-------- TEXT TO READ

A historical example of multicatalysis outperforming traditional catalysis can be traced to the coupling of aryl halides with acetylenes. The groups of Cassar and Heck demonstrated that this reaction was possible using palladium catalysts.^23,24 However, in a simultaneous report, the group of Sonogashira demonstrated that adding copper salt as a co-catalyst allows for conducting the reaction at milder conditions.²⁵ Overall, the presence of two catalysts was crucial for expanding the application of the transformation.²⁶

The field of multicatalysis has undergone vigorous growth over recent years, enabling a broad range of highly selective transformations for various classes of starting materials, and has been the subject of multiple reviews.^12–22 In this Feature article, we focus on different aspects of the design and development of such multicatalytic systems, their advantages, and their challenges, for modifying the structure of alcohol-containing molecules (Fig. 1). More specifically, the focus will be paid to transformations of alcohols as starting materials in which the hydroxyl group remains unaltered in the product. Multicatalytic approaches, which convert the alcohol group into a different functionality, are outside of the scope of this feature article.^14,27–30

Fig. 1 Multicatalytic approaches to modifying alcohols: α-functionalization of alcohols, β-functionalization of alcohols, α-hydro functionalization of allylic alcohols, γ-hydro functionalization of allylic alcohols, site-selective modifications of sugars.

α-Functionalization of aliphatic alcohols

MacMillan and coworkers showed that the merger of nickel catalysis with photoredox catalysis enables the direct α-arylation of alcohols with aryl bromides (Scheme 1).³¹ The identification of the conditions required the evaluation of various nickel catalysts, iridium photocatalysts, bases, and Lewis acids that promoted the productive pathway and suppressed side-processes. Specifically, first, the aminium radical cation, H^shut, needs to be generated by the oxidation of an amine with the excited iridium photocatalyst in a single electron transfer (SET). Next, the hydrogen atom transfer (HAT) occurs between H^shut and the alkoxide to generate an α-carbon-centered radical. The latter then adds to a nickel(II) aryl halide complex, which is generated before through the oxidative addition of aryl bromide to a nickel (0) complex. The resulting nickel(III) alkyl aryl intermediate undergoes reductive elimination, forming the product and a nickel(I) species. Lastly, the nickel(I) intermediate is reduced back to nickel (0) complex in a SET event oxidizing the initially reduced iridium photocatalyst, thereby regenerating all intermediates involved and closing all catalytic cycles.

Scheme 1 α-Arylation of alcohols with aryl bromides under the Ir/Ni/amine photoredox multicatalysis.

----------------
-------- STORED RECORDS

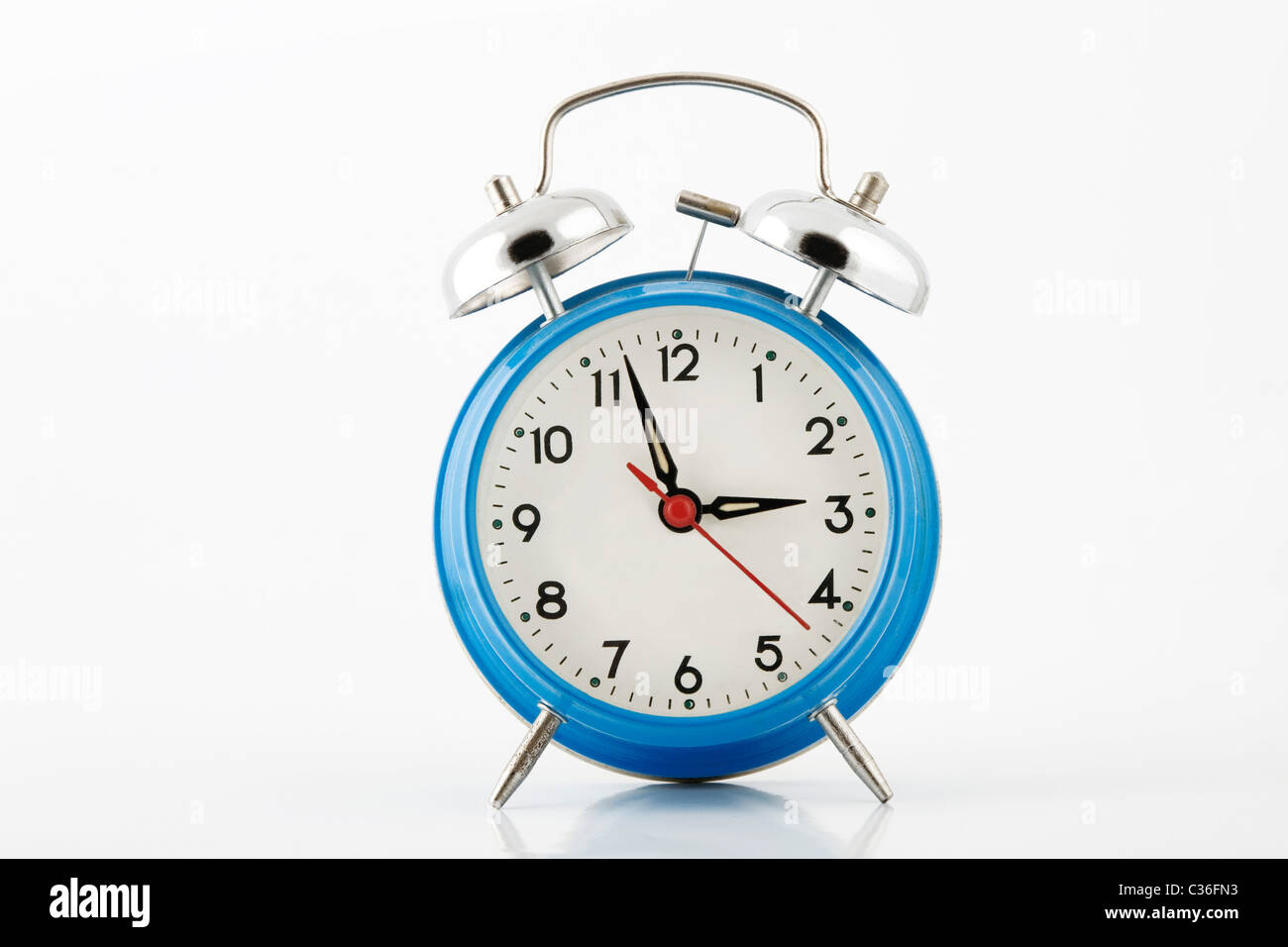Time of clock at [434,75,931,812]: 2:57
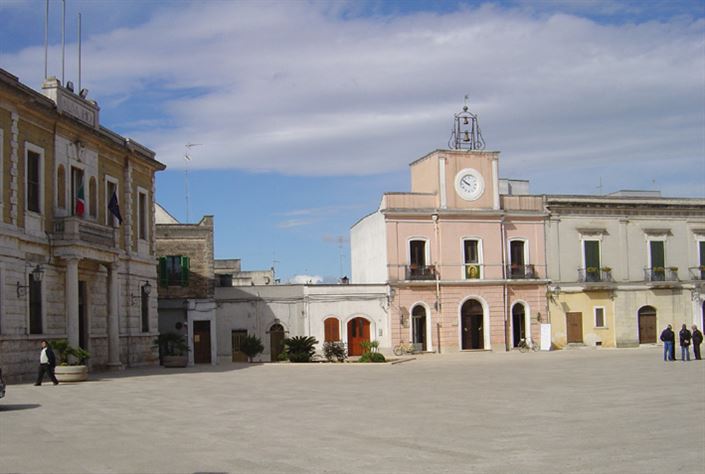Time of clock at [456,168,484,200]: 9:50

----------------
-------- STORED RECORDS

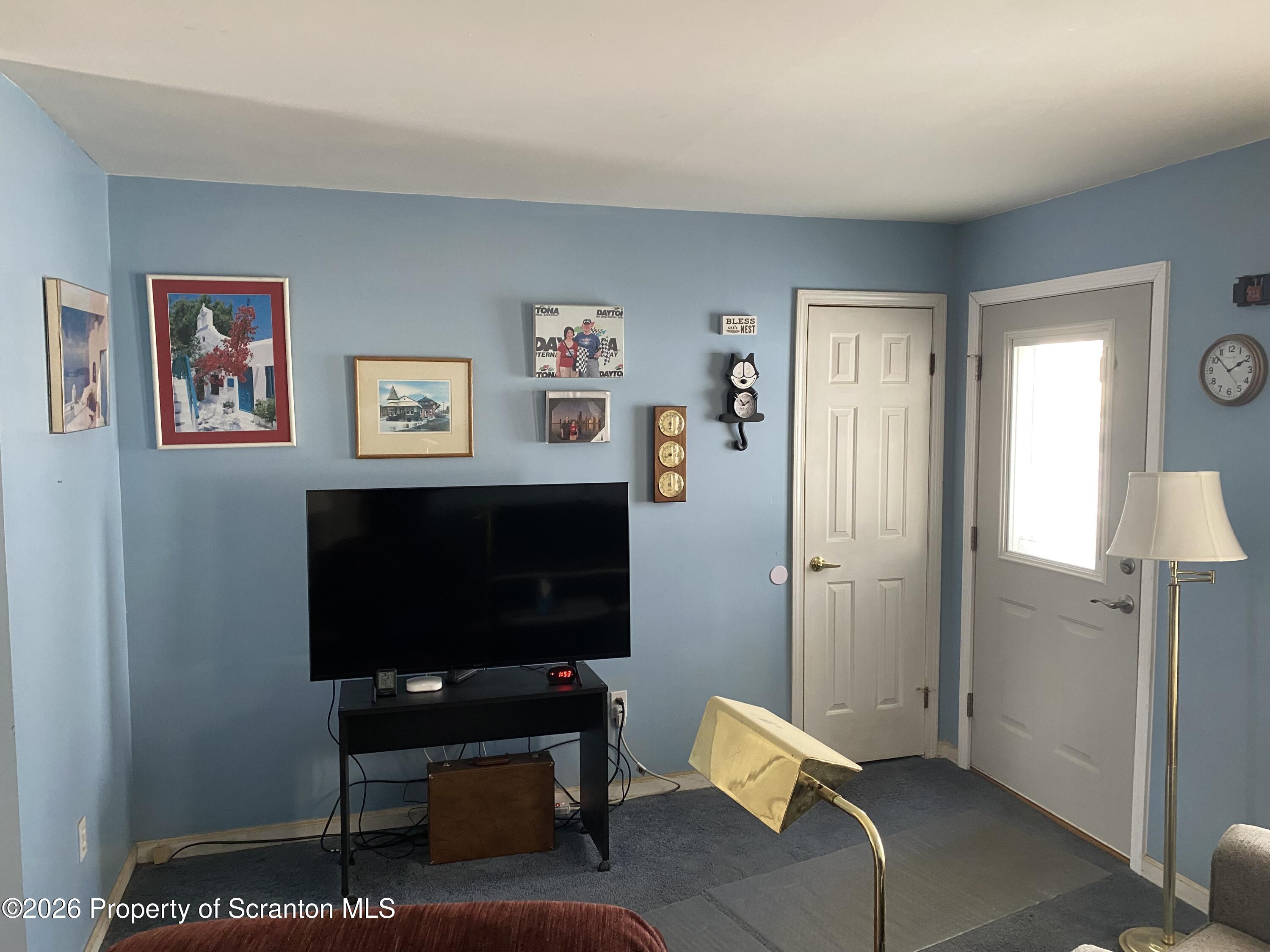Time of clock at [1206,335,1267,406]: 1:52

----------------
-------- STORED RECORDS

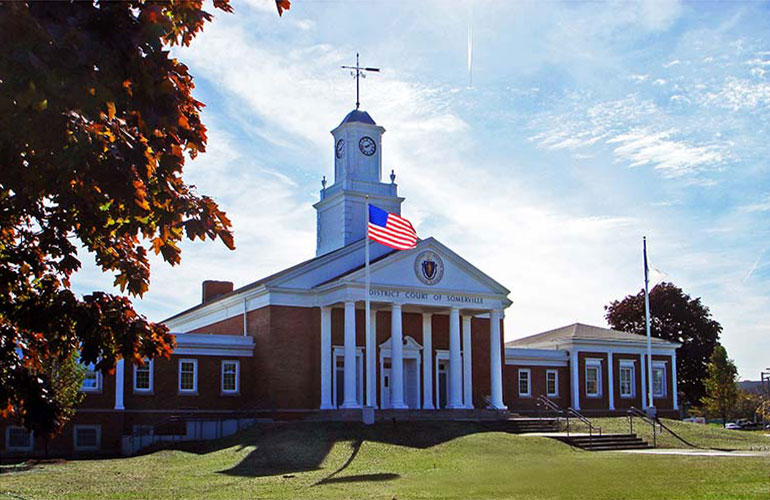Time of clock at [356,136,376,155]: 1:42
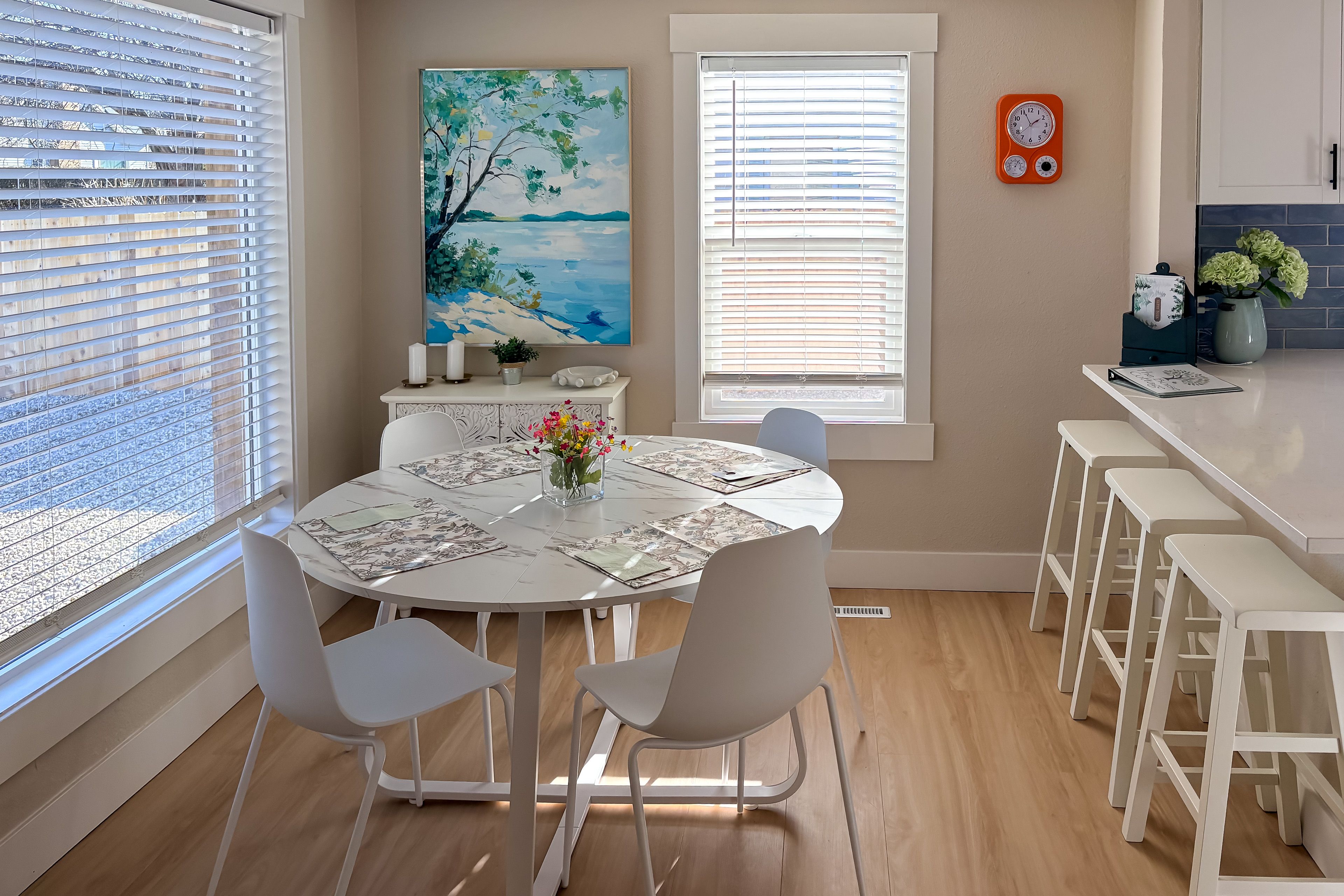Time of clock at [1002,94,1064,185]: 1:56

----------------

Copy out, word for word, the stretch of the multicatalysis text above that begins with "Fig. 1 Multicatalytic" and ends with "modifications of sugars.".

Fig. 1 Multicatalytic approaches to modifying alcohols: α-functionalization of alcohols, β-functionalization of alcohols, α-hydro functionalization of allylic alcohols, γ-hydro functionalization of allylic alcohols, site-selective modifications of sugars.